╭──

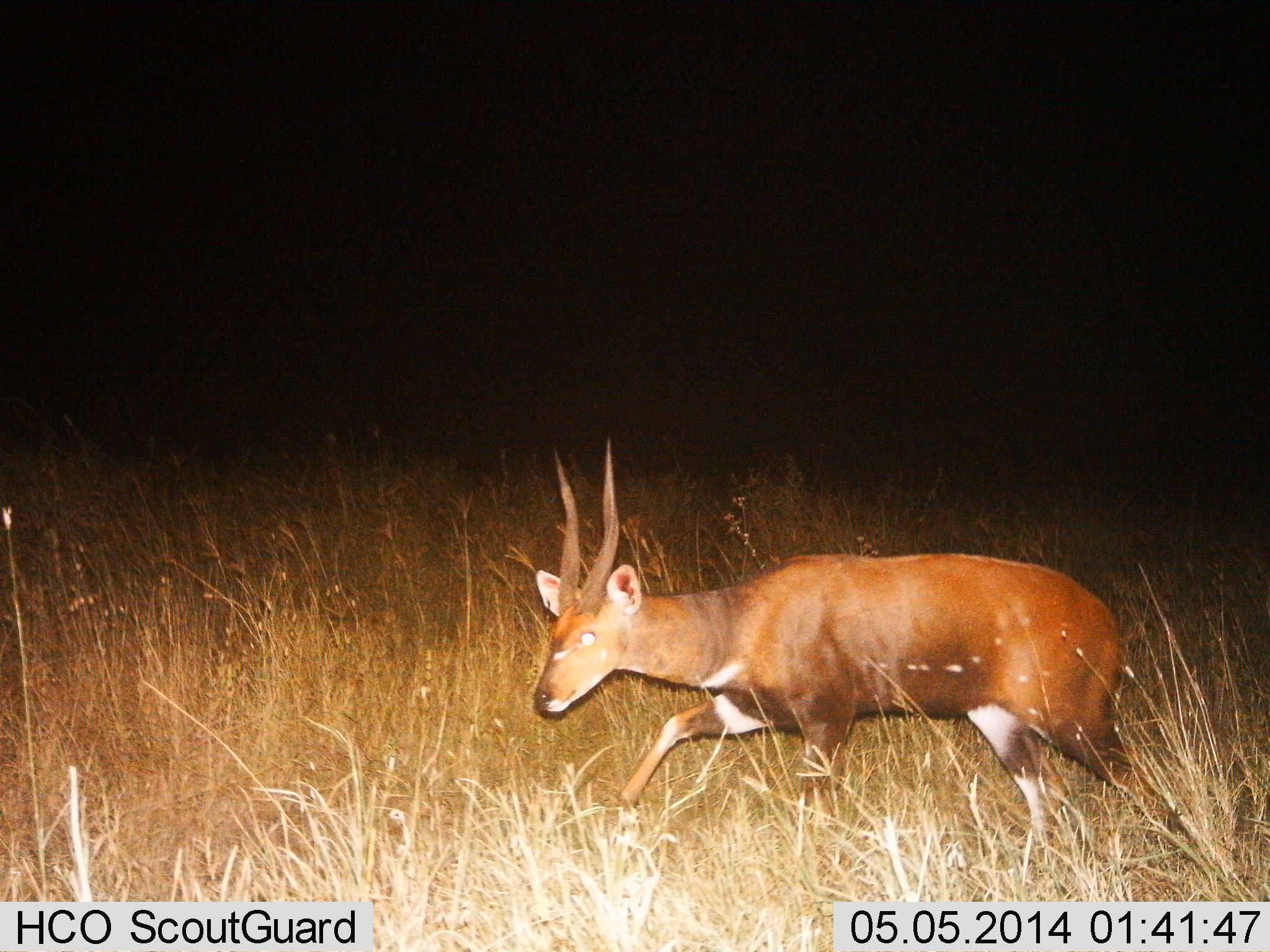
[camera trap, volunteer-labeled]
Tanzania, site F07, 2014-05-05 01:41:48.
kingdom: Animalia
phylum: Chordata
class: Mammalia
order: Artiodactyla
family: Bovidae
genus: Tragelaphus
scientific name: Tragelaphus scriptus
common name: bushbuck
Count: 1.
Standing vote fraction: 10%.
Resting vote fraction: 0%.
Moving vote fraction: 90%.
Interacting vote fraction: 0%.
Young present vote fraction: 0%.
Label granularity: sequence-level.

╰──
╭──

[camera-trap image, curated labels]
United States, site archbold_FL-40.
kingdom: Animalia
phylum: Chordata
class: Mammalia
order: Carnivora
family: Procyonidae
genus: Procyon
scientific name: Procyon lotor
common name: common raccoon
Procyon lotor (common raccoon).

╰──
╭──

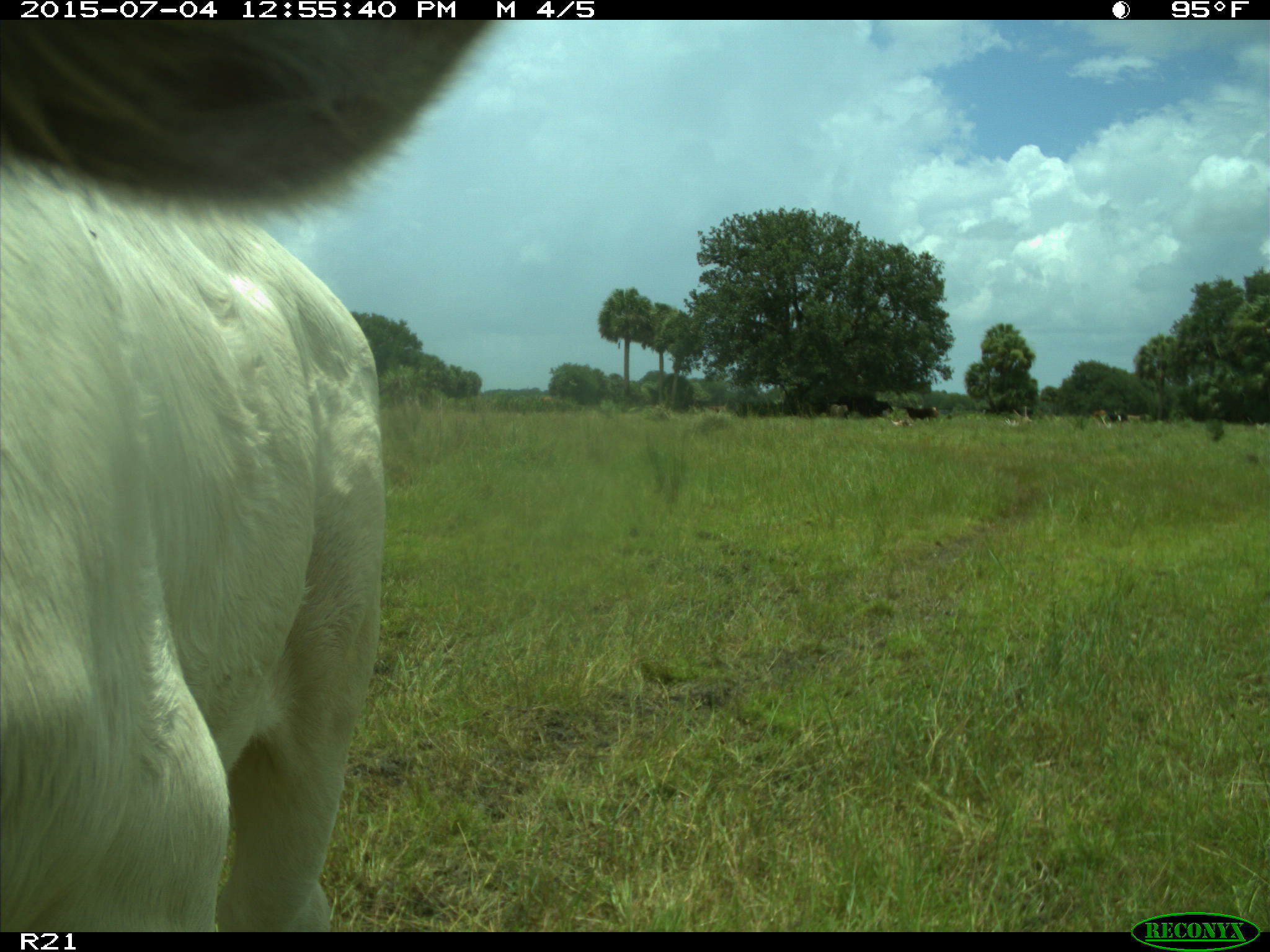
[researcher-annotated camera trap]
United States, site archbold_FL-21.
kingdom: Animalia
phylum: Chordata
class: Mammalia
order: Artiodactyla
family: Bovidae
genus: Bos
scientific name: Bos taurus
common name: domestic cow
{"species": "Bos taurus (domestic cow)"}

╰──

• [INSTRUCTIONS TO FOLLOW]
Precisely the lines between those holding "common name: bushbuck" and "Label granularity: sequence-level.", inclusive, are to be reproduced from the listing above, with nothing added.

• [ANSWER BOX]
common name: bushbuck
Count: 1.
Standing vote fraction: 10%.
Resting vote fraction: 0%.
Moving vote fraction: 90%.
Interacting vote fraction: 0%.
Young present vote fraction: 0%.
Label granularity: sequence-level.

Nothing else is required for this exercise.